Mac OS X Snow Leopard introduces thread-local collection, a big enhancement to the Objective-C garbage collector. Thread-local collection is a more efficient way to reclaim much of the garbage in most programs. It also scales better to more threads and more cores than the other algorithms used by the Objective-C GC.

A brief history of garbage collection

The simplest algorithm used by the Objective-C GC is full collection. The GC scans all live objects in the entire heap, discovers (approximately) all dead objects, and reclaims them. This is slow, especially if you have a large population of not-dead objects, but does find all possible garbage. Historically this is mostly 1960-era technology, except for the machinery that allows other threads to run mostly unhindered while the scan completes.

The second algorithm used by the Objective-C GC is generational collection. This takes advantage of the generational hypothesis: most objects die young. The heap is divided into at least two generations: new objects and old objects. After allocating some amount of new objects, the collector runs a generational collection. First, it scans only the "new" objects and any "old" objects into which a pointer to a "new" object was stored. Then the now-dead "new" objects are reclaimed, and the surviving "new" objects are aged, moving them to the next generation. The advantage of generational GC is that it collects lots of garbage (most objects die young) with much less work (it does not need to scan most of the "old" objects). Full collections are still needed to reclaim objects that survive infancy and die later, but run less often. Generational collection is 1980-era technology.

Thread-local collection

The third algorithm is the new thread-local collection. TLC is similar to generational collection: it scans and reclaims a subset of objects, trying to get lots of bang for the collector's buck. The thread-local hypothesis: most objects die without being reachable by any other thread. Newly-allocated objects are marked thread-local to the allocating thread. If a thread-local object becomes accessible to another thread (for example, a pointer to it is written into a global variable), then it has "escaped" and is moved out of the thread-local set. In a thread-local collection, a thread scans its own stack and its set of thread-local objects, and reclaims the dead objects.

The advantage of thread-local collection is that it requires no synchronization with other threads. Normally, a thread performing GC work needs to coordinate with the other threads. For example, the other threads change a pointer variable after the GC thread has looked at it, or start pointing to an object that the GC thread thinks is dead. Thread-local collection avoids these complications. The thread-local objects are by definition reachable only by one thread. The other threads have no way acquire a pointer to any of those objects, or change pointer values inside them. A thread performing thread-local collection can work quickly on its own, without interference from other threads.

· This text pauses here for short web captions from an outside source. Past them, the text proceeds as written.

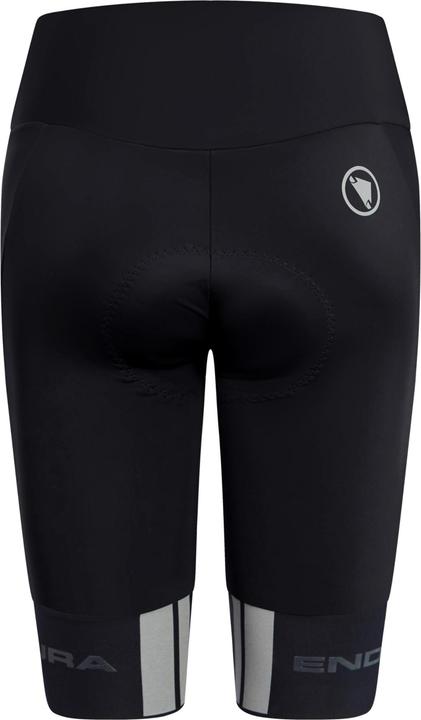 Actual product image Endura Ladies FS260 Waist Short (XS)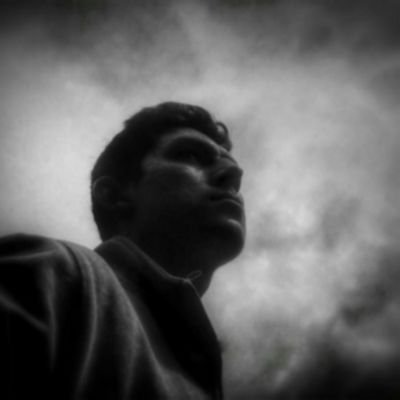 Drawings & Photos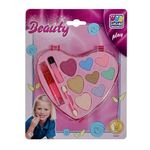 Набор для творчества Happy People 55647 Набор красоты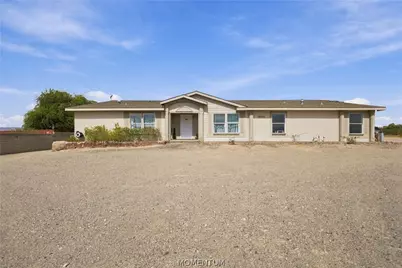 2255 E Camp Mohave Road, Fort Mohave, AZ 86426 - Photo 75
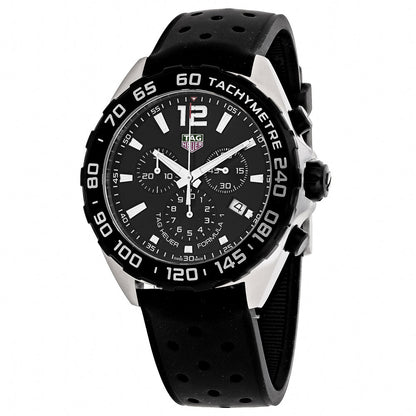 Tag Heuer Men's Formula 1 Bids.com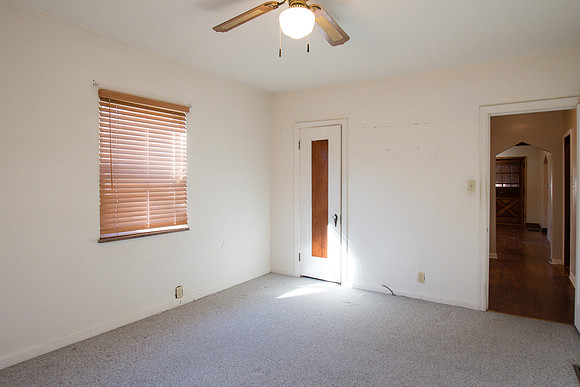1152 Covedale-3308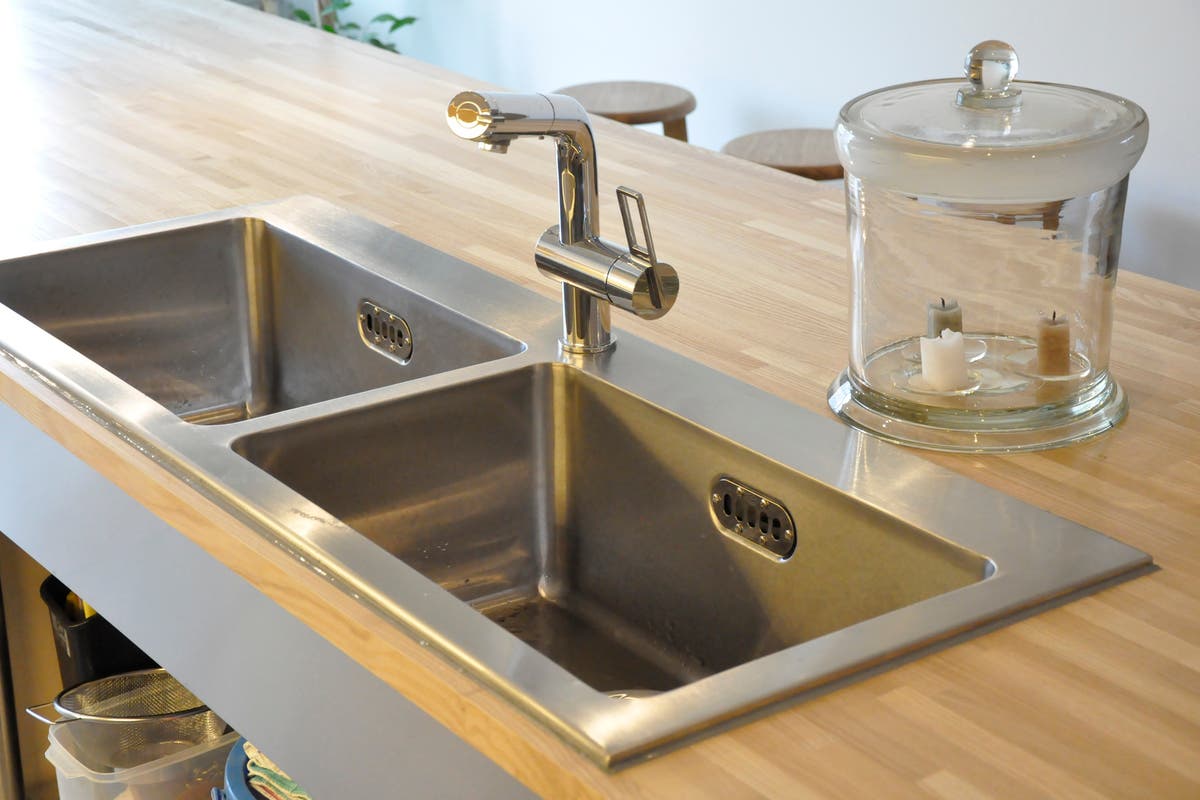 カウンターキッチン付きの小さなスペース 各種パーティーや料理教室 各種撮影や展示などに スペースマーケット カウンターキッチン付きの小さなスペース 各種パーティーや料理教室 各種撮影や展示などに スペースマーケット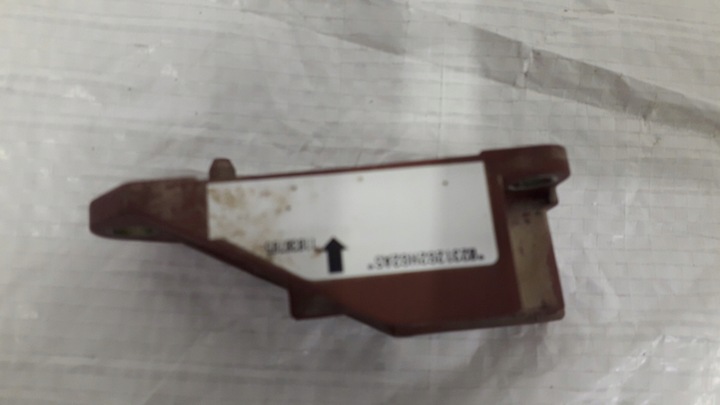 фото №8, Датчики удара volkswagen оригинальный номер 1c0909606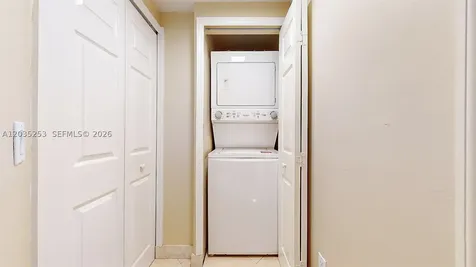 4779 Collins Avenue Miami Beach FL 33140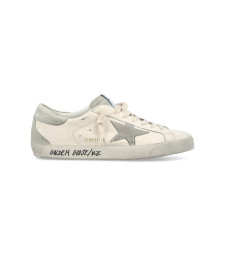 [Golden Goose] Sneakers FW26 GMF00102F00535911166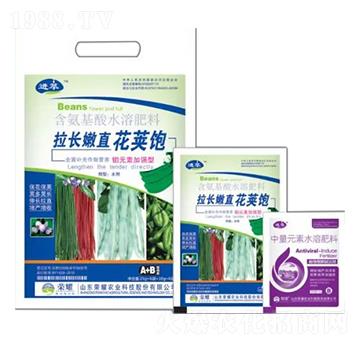 �fԪ�ؼӏ�(qi��ng)�ͺ�������ˮ�ܷ���-���L(zh��ng)��ֱ���v�-�sҫ�r(n��ng)�I(y��)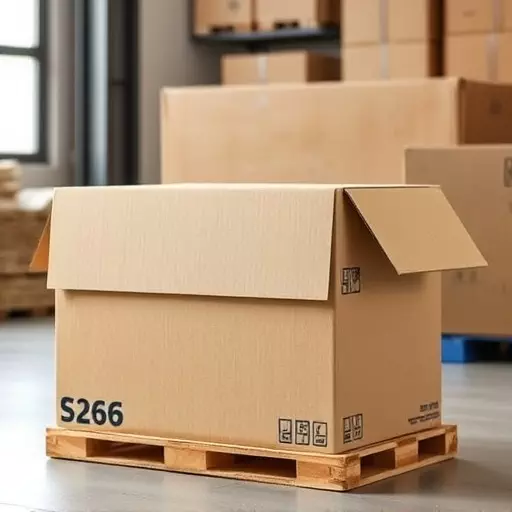 reliable corrugated shipping holland ohio,heavy-duty corrugated shipping boxes,custom corrugated shipping solutions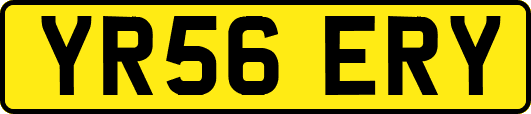 YR56ERY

Having each thread "clean up after itself" reduces bottlenecks in the collector that will only get worse as threads and cores increase. It's trivial to run thread-local collections on multiple threads simultaneously. And it's very fast because the only memory to scan is the thread's own stack and its surviving thread-local objects. The pause time for a thread during generational or full GC is almost as big as the pause time for that thread to run a thread-local collection - but TLC can then immediately reclaim some garbage, whereas the other algorithms need to do much more work and coordinate with all of the other threads before they can actually reclaim anything.

How you can help

Thread-local collection works best when objects remain unreachable to other threads. In the Objective-C collector, this means avoiding CFRetain() of temporary objects when possible. A CFRetained pointer could go anywhere behind the collector's back, bypassing the write barrier that the collector uses to keep track of escaping objects. (This is one place that Snow Leopard leaves room for improvement: the system frameworks often allocate objects with a CF retain count of one and immediately release them, making them ineligible for thread-local collection.) Other ways for an object to escape thread-local collection include storing a pointer into a global variable; storing a pointer into some other object that itself is not thread-local; and making a weak reference or associated reference to the object.

If your thread has just created and discarded a lot of temporary objects, you can give the collector a hint that now might be a good time to run. -[NSGarbageCollector collectIfNeeded] and -[NSAutoreleasePool drain] are two such hints. These may run a thread-local collection first, and may follow up with generational or full collection.